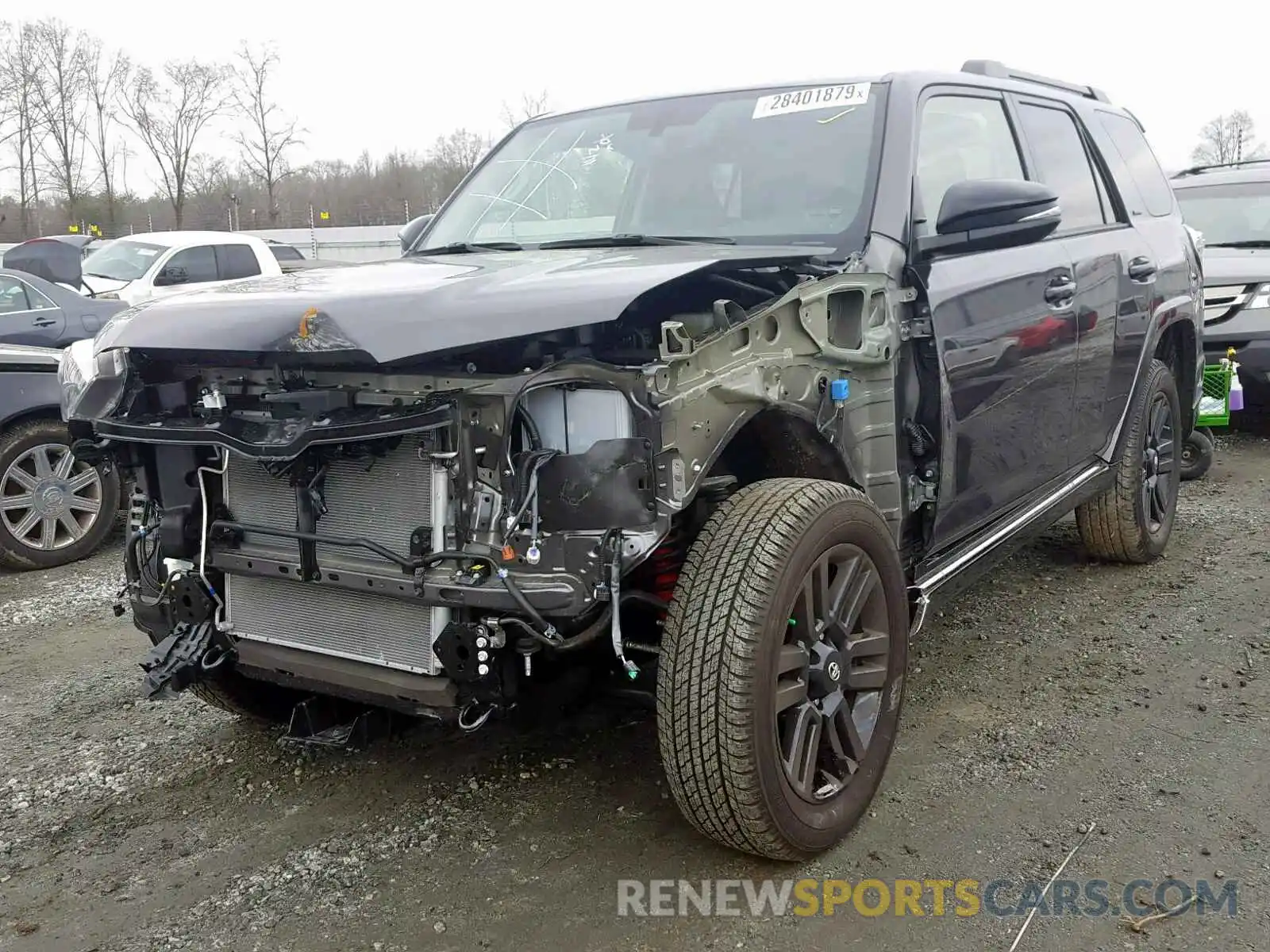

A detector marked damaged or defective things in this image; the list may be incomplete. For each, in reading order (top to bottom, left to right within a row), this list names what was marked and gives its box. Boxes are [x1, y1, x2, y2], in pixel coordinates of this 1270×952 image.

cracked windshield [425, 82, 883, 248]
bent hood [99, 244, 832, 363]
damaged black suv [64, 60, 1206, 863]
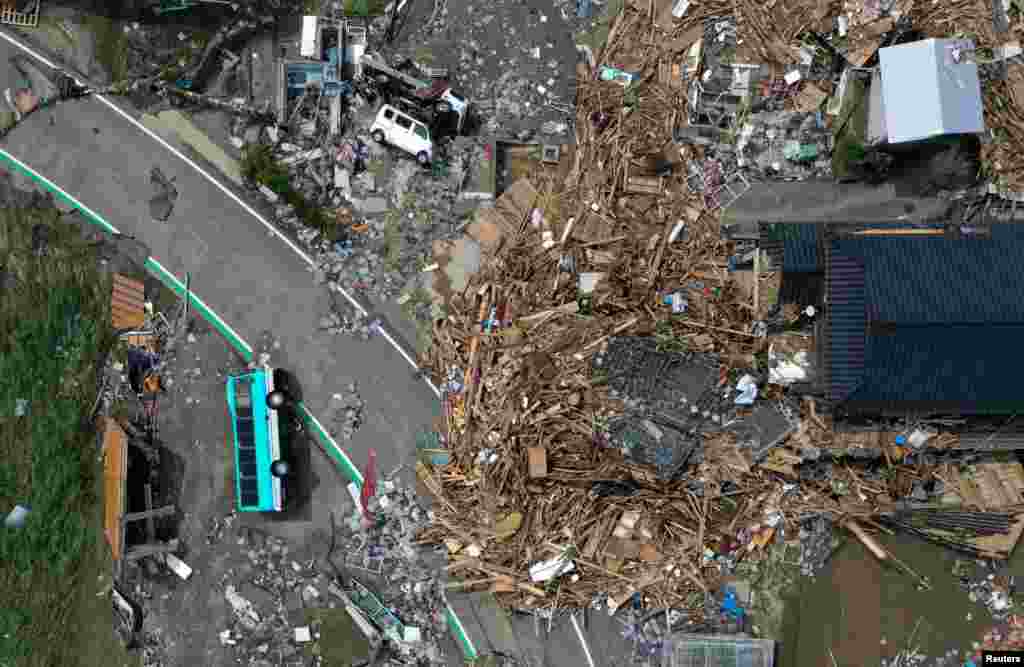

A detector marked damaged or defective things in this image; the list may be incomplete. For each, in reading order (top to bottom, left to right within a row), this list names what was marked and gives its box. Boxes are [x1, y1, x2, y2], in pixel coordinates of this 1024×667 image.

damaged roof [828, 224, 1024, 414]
§ §
* _What to work on_: Without including any image, reproduce the full listing above as written.

* _Output of the task_:
A detector marked damaged or defective things in this image; the list may be incomplete. For each, in reading order (top to bottom, left to right within a row), this list names what was marked and gives its box. Boxes are [x1, y1, x2, y2], in pixel coordinates of this 1270×952 image.

cracked windshield [425, 82, 883, 248]
bent hood [99, 244, 832, 363]
damaged black suv [64, 60, 1206, 863]

A detector marked damaged or defective things in this image; the list may be incomplete. For each, in reading order (top to bottom, left to right within a row), this list names what was marked and gives its box. Boxes are [x1, y1, x2, y2], in pixel coordinates of this 1024×667 image.

damaged roof [828, 224, 1024, 414]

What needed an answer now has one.